• BRANO DA LEGGERE:
Pag. 306. potrebbe essere che la verità si vedrebbe essere

in tutte.

Tutti gli antecedenti dimandano che (giusta l'avviso dato già dagl'illustri Editori) leggasi nobiltà in luogo di verità. Mi sia permesso accennare soltanto, che forse (per ciò che dimostra il susseguente periodo: E però dico ec.) potrebbe combinare ancor meglio legger virtù. In qualunque modo qui verità non ha luogo.

N. XLI.

Pag. 320. per accidentale infertade.

Infertà e infertade, in luogo d'infermità e infermitade, sono voci registrate anche nel Vocabolario con esempj d'altri autori antichi. Ma essendo manifesto che le due prime non altro sono che uno storpiamento delle due seconde (la legittima indole delle quali è dimostrata dal latino infirmitas), non crederei che nel fior della lingua e nel testo di Dante convenisse salvarla, a dar vita a sconciamenti siffatti, che appartengono piuttosto agli usi del volgo, che non alla proprietà dello scrivere. Ben avvisano infatti gl'illustri Editori che alcuni codici leggono infermità, • infermitade.

N. XLII.

Pag. 322. (6) e questo basti alla presente digressione: e poi volgi; così l'edizione volgata.

• COMPITO ASSEGNATO 1: Modifichi la parte del brano sul testo di Dante che si apre con le parole contenenti "Pag. 306. potrebbe" e si chiude con "non ha luogo.", mettendo "bontà" al posto di "verità".
• COMPITO ASSEGNATO 2: Raccolga ogni riga delle voci in cui compare la parola "tire".

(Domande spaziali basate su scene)
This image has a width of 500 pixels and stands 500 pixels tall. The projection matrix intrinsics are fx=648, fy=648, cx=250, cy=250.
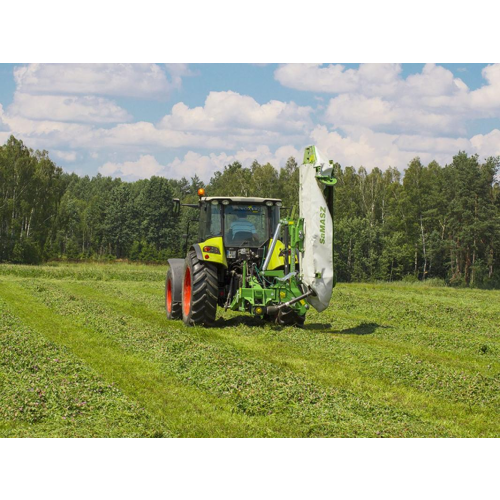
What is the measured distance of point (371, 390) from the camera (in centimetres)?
826

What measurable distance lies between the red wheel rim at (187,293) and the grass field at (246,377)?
1.77ft

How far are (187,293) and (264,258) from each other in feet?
6.44

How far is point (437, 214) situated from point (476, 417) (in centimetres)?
5944

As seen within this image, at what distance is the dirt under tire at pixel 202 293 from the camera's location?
1341 cm

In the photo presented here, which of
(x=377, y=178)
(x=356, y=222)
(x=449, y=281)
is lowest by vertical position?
(x=449, y=281)

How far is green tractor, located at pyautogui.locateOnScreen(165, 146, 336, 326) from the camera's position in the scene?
12359 mm

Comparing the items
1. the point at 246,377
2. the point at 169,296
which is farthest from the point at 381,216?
the point at 246,377

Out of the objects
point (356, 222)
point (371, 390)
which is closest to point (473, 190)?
point (356, 222)

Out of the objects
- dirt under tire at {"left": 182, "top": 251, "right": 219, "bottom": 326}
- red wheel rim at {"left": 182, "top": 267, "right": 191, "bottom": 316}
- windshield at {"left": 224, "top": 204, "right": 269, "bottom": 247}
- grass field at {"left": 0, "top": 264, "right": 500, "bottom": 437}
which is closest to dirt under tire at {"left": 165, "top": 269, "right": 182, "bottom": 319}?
grass field at {"left": 0, "top": 264, "right": 500, "bottom": 437}

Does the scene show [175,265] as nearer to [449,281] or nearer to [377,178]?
[449,281]

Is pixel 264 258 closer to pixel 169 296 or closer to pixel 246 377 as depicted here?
pixel 169 296

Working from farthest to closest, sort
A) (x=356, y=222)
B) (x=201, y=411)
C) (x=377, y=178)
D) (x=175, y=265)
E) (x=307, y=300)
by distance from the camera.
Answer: (x=377, y=178)
(x=356, y=222)
(x=175, y=265)
(x=307, y=300)
(x=201, y=411)

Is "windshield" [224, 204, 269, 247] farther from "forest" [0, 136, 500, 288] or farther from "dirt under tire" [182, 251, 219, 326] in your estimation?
"forest" [0, 136, 500, 288]

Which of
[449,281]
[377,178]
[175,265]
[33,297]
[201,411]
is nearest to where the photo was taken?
[201,411]
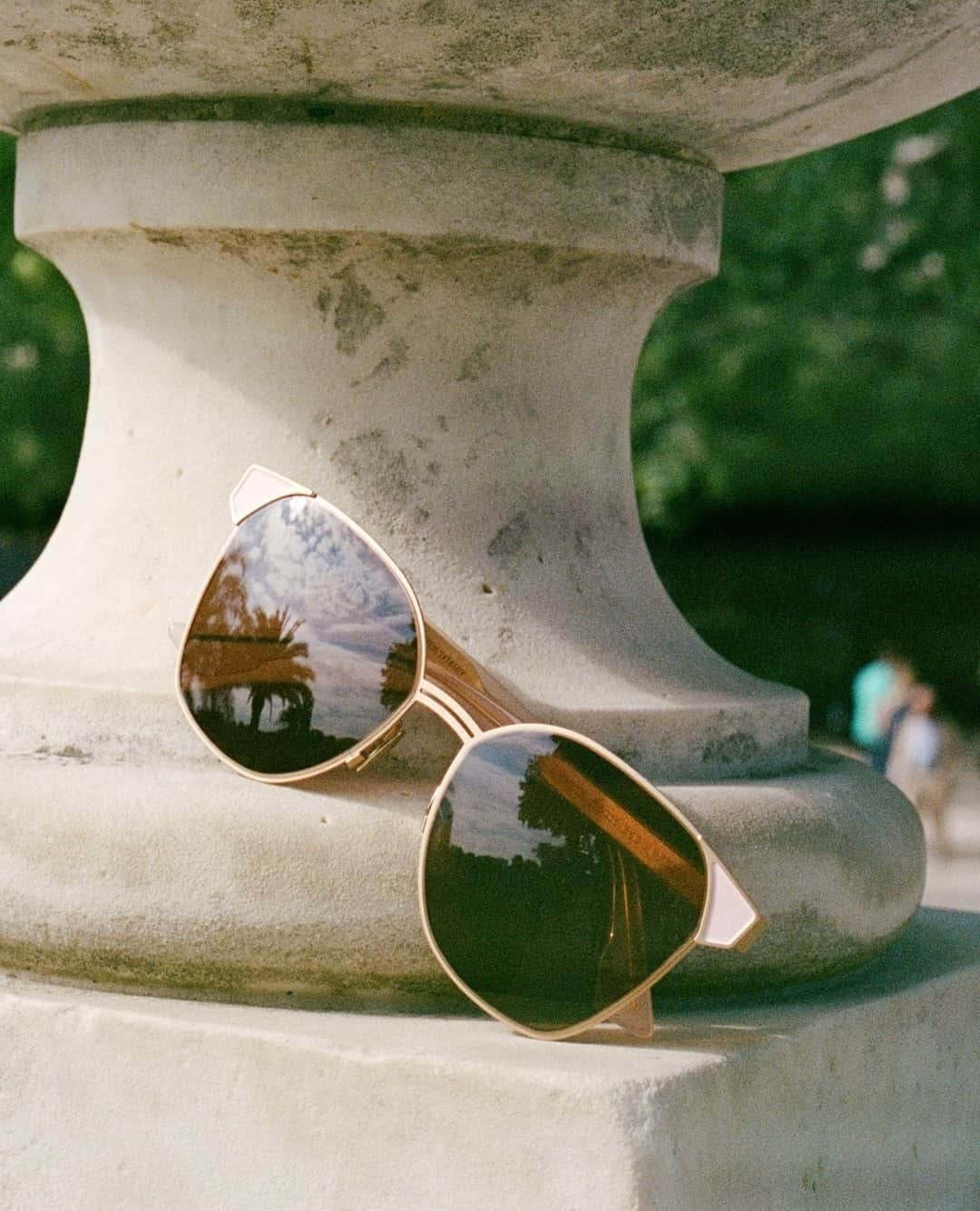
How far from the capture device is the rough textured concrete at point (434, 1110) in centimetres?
157

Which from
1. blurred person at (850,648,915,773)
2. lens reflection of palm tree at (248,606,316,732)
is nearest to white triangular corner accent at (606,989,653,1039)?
lens reflection of palm tree at (248,606,316,732)

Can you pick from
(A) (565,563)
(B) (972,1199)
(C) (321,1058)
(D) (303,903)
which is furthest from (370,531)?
(B) (972,1199)

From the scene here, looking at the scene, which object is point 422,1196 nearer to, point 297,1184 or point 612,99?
point 297,1184

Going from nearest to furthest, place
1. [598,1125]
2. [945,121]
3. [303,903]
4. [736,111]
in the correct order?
1. [598,1125]
2. [303,903]
3. [736,111]
4. [945,121]

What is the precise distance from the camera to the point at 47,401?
1312cm

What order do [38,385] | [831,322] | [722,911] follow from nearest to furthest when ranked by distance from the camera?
[722,911], [831,322], [38,385]

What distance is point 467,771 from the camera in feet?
5.54

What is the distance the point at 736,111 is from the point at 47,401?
11.6 m

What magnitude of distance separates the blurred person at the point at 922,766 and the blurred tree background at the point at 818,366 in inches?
116

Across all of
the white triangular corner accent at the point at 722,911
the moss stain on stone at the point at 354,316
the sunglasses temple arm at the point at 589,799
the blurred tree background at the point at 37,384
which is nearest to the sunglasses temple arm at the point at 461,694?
the sunglasses temple arm at the point at 589,799

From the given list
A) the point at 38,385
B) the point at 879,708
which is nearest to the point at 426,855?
the point at 879,708

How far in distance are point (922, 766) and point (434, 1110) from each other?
7355 mm

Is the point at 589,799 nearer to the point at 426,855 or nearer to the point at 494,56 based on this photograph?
the point at 426,855

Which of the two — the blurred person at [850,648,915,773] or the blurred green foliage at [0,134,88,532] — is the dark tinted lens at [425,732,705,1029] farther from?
the blurred green foliage at [0,134,88,532]
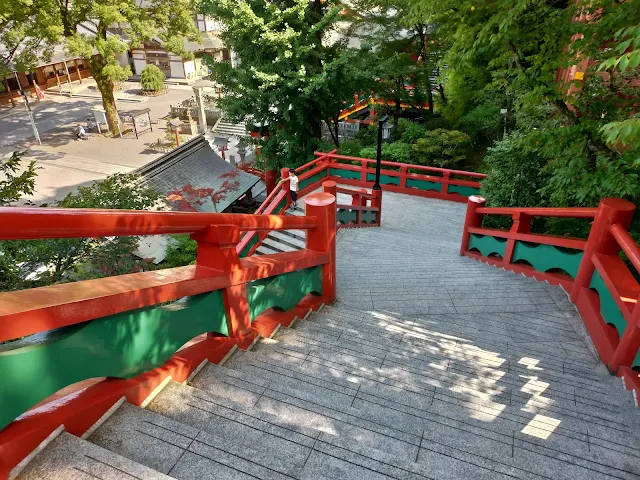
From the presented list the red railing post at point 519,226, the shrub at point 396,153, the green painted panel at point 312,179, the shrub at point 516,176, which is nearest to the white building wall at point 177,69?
the shrub at point 396,153

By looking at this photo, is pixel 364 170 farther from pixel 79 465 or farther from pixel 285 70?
pixel 79 465

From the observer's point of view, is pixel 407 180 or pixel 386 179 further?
pixel 386 179

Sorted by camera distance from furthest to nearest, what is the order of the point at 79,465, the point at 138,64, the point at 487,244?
the point at 138,64, the point at 487,244, the point at 79,465

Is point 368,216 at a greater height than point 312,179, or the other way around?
point 312,179

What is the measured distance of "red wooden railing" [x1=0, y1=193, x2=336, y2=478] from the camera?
5.96 ft

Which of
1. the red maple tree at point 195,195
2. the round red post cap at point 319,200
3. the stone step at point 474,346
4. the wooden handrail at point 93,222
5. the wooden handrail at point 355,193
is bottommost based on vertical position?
the red maple tree at point 195,195

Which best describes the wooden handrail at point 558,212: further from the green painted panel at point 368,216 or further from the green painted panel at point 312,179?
the green painted panel at point 312,179

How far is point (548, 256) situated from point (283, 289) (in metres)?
4.03

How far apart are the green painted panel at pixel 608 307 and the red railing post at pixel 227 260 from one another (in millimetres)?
3413

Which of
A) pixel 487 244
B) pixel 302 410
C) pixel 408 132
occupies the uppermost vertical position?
pixel 302 410

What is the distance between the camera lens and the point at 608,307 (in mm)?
4391

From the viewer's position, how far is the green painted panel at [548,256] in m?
5.48

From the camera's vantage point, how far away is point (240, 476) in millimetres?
2016

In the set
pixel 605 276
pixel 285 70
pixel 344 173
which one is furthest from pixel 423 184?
pixel 605 276
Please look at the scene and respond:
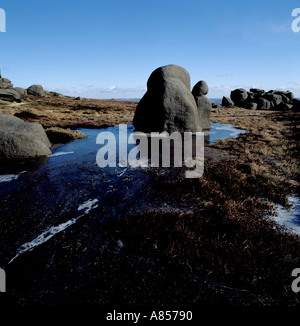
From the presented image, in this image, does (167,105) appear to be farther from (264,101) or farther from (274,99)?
(274,99)

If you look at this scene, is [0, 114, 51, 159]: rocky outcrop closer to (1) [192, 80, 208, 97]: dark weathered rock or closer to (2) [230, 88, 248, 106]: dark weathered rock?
(1) [192, 80, 208, 97]: dark weathered rock

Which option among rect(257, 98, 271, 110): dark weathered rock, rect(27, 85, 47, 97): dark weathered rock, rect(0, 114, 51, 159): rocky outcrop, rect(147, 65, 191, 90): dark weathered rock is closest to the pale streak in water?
rect(0, 114, 51, 159): rocky outcrop

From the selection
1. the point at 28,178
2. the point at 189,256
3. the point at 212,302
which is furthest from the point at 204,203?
the point at 28,178

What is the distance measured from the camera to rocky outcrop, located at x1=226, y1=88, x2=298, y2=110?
2265 inches

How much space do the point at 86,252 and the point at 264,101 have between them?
223ft

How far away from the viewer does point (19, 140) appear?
10617mm

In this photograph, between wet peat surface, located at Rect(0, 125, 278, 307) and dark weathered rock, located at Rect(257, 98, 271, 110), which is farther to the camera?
dark weathered rock, located at Rect(257, 98, 271, 110)

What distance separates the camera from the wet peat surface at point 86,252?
10.3 ft

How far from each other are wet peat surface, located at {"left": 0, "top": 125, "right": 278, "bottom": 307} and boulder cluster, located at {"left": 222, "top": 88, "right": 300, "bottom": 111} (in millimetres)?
61480

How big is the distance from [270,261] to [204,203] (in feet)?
7.71

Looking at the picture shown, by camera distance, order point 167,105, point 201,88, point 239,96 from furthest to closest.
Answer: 1. point 239,96
2. point 201,88
3. point 167,105

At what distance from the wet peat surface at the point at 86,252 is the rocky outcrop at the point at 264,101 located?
61.7 metres

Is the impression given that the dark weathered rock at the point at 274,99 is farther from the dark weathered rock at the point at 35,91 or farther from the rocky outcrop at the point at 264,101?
the dark weathered rock at the point at 35,91

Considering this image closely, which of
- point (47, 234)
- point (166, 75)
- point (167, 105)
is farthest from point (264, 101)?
point (47, 234)
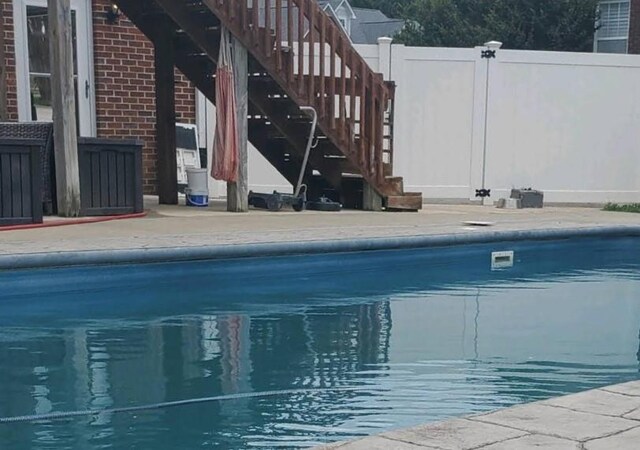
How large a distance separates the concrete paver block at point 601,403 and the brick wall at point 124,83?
23.2 ft

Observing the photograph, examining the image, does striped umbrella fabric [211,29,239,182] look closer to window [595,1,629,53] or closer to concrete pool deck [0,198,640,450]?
concrete pool deck [0,198,640,450]

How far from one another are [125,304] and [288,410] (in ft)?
7.23

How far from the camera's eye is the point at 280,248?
5.75 m

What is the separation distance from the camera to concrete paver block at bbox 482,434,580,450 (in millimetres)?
2369

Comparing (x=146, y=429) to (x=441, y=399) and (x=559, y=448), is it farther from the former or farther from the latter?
(x=559, y=448)

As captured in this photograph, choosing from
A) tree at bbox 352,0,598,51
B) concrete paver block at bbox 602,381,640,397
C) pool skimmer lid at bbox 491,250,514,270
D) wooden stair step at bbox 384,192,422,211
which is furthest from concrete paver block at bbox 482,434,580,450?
tree at bbox 352,0,598,51

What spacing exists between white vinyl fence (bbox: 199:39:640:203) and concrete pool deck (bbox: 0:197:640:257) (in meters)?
0.95

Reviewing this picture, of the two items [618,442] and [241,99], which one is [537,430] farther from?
[241,99]

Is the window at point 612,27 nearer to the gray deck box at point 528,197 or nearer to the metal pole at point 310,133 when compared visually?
the gray deck box at point 528,197

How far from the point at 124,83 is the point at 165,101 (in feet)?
3.48

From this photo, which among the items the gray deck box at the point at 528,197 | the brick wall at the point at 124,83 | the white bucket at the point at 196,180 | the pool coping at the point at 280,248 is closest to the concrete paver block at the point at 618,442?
the pool coping at the point at 280,248

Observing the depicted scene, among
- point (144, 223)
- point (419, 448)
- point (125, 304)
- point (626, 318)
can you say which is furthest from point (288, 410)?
point (144, 223)

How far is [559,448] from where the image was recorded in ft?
7.83

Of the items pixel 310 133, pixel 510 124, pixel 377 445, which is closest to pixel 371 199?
pixel 310 133
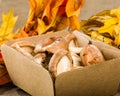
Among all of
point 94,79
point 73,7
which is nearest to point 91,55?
point 94,79

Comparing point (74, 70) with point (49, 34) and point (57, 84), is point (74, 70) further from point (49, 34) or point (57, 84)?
point (49, 34)

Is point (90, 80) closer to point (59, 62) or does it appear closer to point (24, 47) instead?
point (59, 62)

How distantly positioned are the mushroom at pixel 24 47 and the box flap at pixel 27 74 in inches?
0.9

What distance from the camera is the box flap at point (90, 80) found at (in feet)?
3.19

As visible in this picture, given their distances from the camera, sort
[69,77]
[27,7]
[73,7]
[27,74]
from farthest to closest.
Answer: [27,7]
[73,7]
[27,74]
[69,77]

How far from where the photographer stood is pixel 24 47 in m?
1.15

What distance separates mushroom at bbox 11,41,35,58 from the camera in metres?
1.11

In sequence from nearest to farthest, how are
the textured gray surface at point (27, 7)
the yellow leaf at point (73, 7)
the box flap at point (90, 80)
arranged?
the box flap at point (90, 80) → the yellow leaf at point (73, 7) → the textured gray surface at point (27, 7)

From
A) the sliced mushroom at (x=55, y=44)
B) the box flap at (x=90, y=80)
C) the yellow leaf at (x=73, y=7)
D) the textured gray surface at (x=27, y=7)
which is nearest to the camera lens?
the box flap at (x=90, y=80)

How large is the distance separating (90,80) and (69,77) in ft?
0.25

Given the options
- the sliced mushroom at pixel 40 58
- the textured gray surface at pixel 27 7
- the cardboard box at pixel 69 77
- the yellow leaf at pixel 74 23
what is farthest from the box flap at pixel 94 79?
the textured gray surface at pixel 27 7

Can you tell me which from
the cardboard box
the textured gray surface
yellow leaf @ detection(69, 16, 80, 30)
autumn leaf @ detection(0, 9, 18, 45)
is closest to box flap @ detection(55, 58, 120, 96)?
the cardboard box

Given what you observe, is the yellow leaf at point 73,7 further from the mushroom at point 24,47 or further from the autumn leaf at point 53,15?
the mushroom at point 24,47

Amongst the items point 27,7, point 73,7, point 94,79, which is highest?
point 73,7
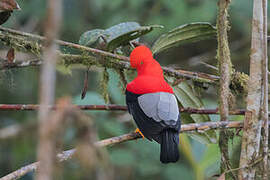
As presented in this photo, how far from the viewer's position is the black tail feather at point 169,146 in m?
2.12

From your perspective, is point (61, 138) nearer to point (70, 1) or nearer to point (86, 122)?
point (86, 122)

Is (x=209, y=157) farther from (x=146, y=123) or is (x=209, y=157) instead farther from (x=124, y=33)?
(x=124, y=33)

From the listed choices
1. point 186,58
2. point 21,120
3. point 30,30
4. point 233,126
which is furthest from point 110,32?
point 186,58

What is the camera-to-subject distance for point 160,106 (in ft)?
7.36

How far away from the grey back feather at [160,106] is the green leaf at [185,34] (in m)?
0.35

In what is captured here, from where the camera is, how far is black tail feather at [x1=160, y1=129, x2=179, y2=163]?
6.96ft

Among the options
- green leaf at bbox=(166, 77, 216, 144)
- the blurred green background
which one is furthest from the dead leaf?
the blurred green background

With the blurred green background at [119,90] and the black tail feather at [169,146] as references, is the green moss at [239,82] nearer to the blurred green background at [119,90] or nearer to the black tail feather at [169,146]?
the black tail feather at [169,146]

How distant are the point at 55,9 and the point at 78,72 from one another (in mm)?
4604

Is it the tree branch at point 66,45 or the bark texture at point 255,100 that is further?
the tree branch at point 66,45

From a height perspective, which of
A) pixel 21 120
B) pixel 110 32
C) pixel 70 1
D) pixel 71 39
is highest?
pixel 70 1

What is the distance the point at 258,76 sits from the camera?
6.21 ft

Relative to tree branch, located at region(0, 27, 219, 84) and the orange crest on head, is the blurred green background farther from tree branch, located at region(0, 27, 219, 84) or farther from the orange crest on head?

• ESITO DEL COMPITO 1:
Pag. 306. potrebbe essere che la bontà si vedrebbe essere

in tutte.

Tutti gli antecedenti dimandano che (giusta l'avviso dato già dagl'illustri Editori) leggasi nobiltà in luogo di bontà. Mi sia permesso accennare soltanto, che forse (per ciò che dimostra il susseguente periodo: E però dico ec.) potrebbe combinare ancor meglio legger virtù. In qualunque modo qui bontà non ha luogo.

• ESITO DEL COMPITO 2:
As seen within this image, at what distance is the dirt under tire at pixel 202 293 from the camera's location?
- dirt under tire at {"left": 182, "top": 251, "right": 219, "bottom": 326}
which is closest to dirt under tire at {"left": 165, "top": 269, "right": 182, "bottom": 319}?
Is "windshield" [224, 204, 269, 247] farther from "forest" [0, 136, 500, 288] or farther from "dirt under tire" [182, 251, 219, 326] in your estimation?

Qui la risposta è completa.